Partners in Decline
Why the United States needs Europe more than ever.
It's anti-Europe season again in the United States. Once the season opens (usually in the second year of a presidential term, when the White House most needs a scapegoat), cabinet officials and analysts start taking their shots: "Europeans don't pitch in. They don't fight enough."
It’s anti-Europe season again in the United States. Once the season opens (usually in the second year of a presidential term, when the White House most needs a scapegoat), cabinet officials and analysts start taking their shots: "Europeans don’t pitch in. They don’t fight enough."
Andrew Bacevich’s article, "Let Europe Be Europe," is just the latest example. His argument takes on a novel form: The United States should leave a dysfunctional NATO and hand the pacifist Europeans the remains.
Bacevich’s article misses a fundamental point, however, just as all of this seasonal activity does: The United States and Europe are the best allies they’ve each got. Yes, they have similar traditions, share values, and have a long history of cooperation behind them. But most importantly, they are on the same side of today’s geopolitical dividing line: Both are declining powers.
Even if Europeans and Americans enjoy a standard of living enviable to the rest of the world, the reality of the "double decline" is unarguable. Although their respective declines may be happening at different speeds, there is no doubt the United States and Europe will continue to slip into irrelevance. Europe had one-quarter of the world’s population in 1900, around 15 percent in 1950, and only 7 percent today. Its share is expected to go down to 5 percent by 2050. The European Union’s GDP as a percentage of global GDP has shrunk from 28 percent in 1950 to 21 percent today and may be as little as 18 percent in 2050, according to internal EU documents. America’s decline is not as steep, but the rapid rise of countries like China, India, and Brazil mean it will inevitably be pushed to the sidelines. These facts are denied today only by an odd alliance of Hollywood studios, the Republican Party, and romantic Europeans. These groups carry on as before, perpetuating blockbuster myths about the limitless power of the West.
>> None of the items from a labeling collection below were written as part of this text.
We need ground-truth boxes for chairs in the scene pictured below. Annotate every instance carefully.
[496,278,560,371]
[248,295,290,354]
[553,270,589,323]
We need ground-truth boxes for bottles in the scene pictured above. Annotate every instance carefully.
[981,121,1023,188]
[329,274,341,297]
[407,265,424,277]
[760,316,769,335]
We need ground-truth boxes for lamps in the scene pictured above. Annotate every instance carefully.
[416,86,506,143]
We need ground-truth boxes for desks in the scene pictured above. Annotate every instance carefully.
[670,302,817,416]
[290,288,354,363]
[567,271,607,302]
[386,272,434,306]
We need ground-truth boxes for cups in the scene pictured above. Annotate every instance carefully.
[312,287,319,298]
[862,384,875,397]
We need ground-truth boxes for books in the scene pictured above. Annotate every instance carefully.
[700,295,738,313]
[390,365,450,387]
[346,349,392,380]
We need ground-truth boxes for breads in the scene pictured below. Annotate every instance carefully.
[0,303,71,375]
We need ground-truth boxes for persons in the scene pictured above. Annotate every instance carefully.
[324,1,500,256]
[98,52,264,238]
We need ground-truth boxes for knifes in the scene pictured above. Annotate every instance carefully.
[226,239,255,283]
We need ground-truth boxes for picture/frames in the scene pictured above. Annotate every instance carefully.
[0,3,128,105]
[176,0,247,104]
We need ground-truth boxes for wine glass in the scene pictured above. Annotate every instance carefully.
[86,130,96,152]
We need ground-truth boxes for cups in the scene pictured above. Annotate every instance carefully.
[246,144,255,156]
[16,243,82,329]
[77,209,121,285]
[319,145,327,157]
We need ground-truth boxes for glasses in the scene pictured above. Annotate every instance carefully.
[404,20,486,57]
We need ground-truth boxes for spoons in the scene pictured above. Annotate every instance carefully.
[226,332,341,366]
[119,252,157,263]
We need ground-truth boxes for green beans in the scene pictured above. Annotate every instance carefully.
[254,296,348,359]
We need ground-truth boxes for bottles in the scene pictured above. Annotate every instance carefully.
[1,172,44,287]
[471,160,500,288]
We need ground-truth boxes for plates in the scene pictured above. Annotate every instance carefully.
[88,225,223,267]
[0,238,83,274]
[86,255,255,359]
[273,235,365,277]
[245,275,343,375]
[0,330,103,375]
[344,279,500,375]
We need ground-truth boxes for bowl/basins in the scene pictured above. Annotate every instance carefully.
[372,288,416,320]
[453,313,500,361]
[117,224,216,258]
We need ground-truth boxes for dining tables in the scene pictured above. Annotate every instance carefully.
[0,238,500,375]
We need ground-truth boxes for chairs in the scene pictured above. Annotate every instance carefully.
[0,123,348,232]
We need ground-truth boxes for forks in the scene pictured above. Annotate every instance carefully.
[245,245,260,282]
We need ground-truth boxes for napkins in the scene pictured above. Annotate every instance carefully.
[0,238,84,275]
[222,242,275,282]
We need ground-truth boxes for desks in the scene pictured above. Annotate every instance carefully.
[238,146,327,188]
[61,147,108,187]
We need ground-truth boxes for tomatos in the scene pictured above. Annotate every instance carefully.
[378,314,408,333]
The truth is altogether more depressing. Yet it is the actual facts — and not the number of European troops committed in Afghanistan — that should shape debates over the transatlantic link and NATO’s future.
The fight against the Taliban is important but not endless — voters will not allow it to be. One day U.S. and European soldiers will come home. Hopefully the withdrawal of both sets of forces will come after a victory (however defined), but that clearly isn’t a given. Few people hearing U.S. President Barack Obama’s West Point address last December were left in any doubt that the U.S. commitment is time-limited. It certainly seems that Afghan President Hamid Karzai believes that NATO forces will not be in his country for as long as they have been. Recently, he has consolidated his power over a key electoral commission in the Afghan government, formerly overseen by the United Nations; the move signals his interest in quashing post-American opposition to governmental and electoral corruption and fraud. Put simply, the United States and Europe are leaving sooner or later, and Kabul is already gearing up for the aftermath.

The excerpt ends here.